## EXERCISE A
From the article on cloned human embryos, copy the passage between "Updated: 2008-01-17 23:39" and "valuable stem cells.", inclusive.
## EXERCISE B
Translate this sentence from the article on cloned human embryos into French: "The new report documents embryos made with ordinary skin cells."

## EXTRACT TO READ
━━━━━━
Scientists make human embryo clones

(Agencies)
Updated: 2008-01-17 23:39

 

 A scientist conducts research on stem cells at a laboratory. Japanese scientist Shinya Yamanaka has said that stem cell technologies could be used to cure diseases and heal injuries within 10 years. [File]

New York -- Scientists in California say they have produced embryos that are clones of two men, a potential step toward developing scientifically valuable stem cells.

The new report documents embryos made with ordinary skin cells. But it's not the first time human cloned embryos have been made. In 2005, for example, scientists in Britain reported using embryonic stem cells to produce a cloned embryo. It matured enough to produce stem cells, but none were extracted.

Stem cells weren't produced by the new embryos either, and because of that, experts reacted coolly to the research.
━━━━━━
## DATA SECTION
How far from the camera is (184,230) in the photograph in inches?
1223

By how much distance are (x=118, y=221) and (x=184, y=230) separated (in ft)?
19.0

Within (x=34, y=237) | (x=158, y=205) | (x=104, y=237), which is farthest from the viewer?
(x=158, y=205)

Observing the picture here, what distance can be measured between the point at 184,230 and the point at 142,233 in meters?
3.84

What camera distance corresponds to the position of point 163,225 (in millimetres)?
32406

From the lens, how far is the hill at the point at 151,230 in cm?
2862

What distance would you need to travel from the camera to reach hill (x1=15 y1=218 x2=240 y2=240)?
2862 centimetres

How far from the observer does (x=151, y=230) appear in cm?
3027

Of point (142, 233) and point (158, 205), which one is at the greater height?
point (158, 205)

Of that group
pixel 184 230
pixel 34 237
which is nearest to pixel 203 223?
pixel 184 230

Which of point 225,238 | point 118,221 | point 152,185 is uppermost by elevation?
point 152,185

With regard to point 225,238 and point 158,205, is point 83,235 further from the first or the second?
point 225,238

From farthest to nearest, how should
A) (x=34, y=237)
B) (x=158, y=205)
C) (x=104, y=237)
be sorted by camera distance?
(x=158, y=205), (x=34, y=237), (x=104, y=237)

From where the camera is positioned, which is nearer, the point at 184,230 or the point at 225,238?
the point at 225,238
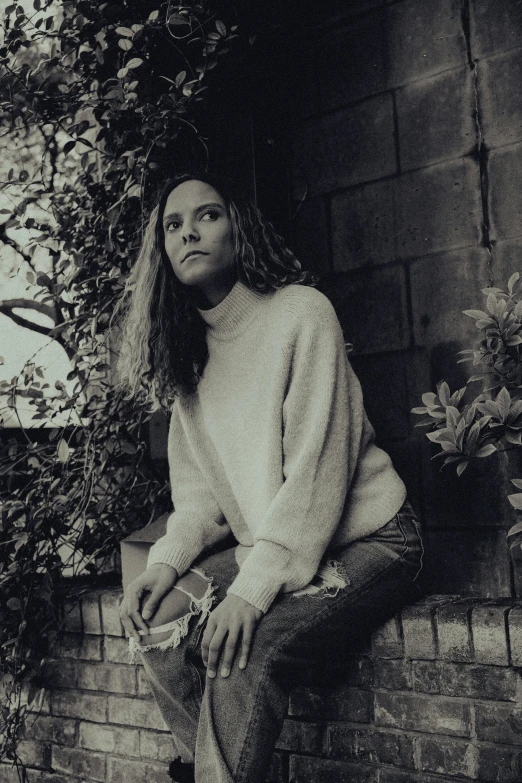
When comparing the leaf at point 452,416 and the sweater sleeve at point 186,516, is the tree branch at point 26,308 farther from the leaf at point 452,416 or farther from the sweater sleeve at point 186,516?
the leaf at point 452,416

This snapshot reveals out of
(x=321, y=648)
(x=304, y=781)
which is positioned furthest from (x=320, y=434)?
(x=304, y=781)

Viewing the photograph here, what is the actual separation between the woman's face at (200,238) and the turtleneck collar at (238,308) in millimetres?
58

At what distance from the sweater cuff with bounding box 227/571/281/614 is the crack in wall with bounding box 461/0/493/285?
43.9 inches

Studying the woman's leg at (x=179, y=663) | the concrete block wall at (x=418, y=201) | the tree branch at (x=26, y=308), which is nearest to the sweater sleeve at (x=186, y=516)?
the woman's leg at (x=179, y=663)

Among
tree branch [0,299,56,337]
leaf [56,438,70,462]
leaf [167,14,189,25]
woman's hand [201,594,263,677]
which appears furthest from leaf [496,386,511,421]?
tree branch [0,299,56,337]

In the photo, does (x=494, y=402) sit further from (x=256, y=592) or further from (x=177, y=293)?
(x=177, y=293)

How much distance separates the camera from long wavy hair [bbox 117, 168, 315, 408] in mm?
2266

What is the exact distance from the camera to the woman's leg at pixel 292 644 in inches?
68.2

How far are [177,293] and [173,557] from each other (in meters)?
0.75

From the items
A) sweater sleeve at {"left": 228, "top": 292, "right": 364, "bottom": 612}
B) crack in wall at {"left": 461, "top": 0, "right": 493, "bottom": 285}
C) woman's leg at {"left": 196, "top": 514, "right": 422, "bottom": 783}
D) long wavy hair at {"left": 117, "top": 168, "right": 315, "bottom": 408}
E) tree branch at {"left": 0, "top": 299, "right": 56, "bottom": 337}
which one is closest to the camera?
woman's leg at {"left": 196, "top": 514, "right": 422, "bottom": 783}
━━━━━━
## REPLY A
Updated: 2008-01-17 23:39

 

 A scientist conducts research on stem cells at a laboratory. Japanese scientist Shinya Yamanaka has said that stem cell technologies could be used to cure diseases and heal injuries within 10 years. [File]

New York -- Scientists in California say they have produced embryos that are clones of two men, a potential step toward developing scientifically valuable stem cells.

## REPLY B
Le nouveau rapport documente des embryons fabriqués à partir de cellules de peau ordinaires.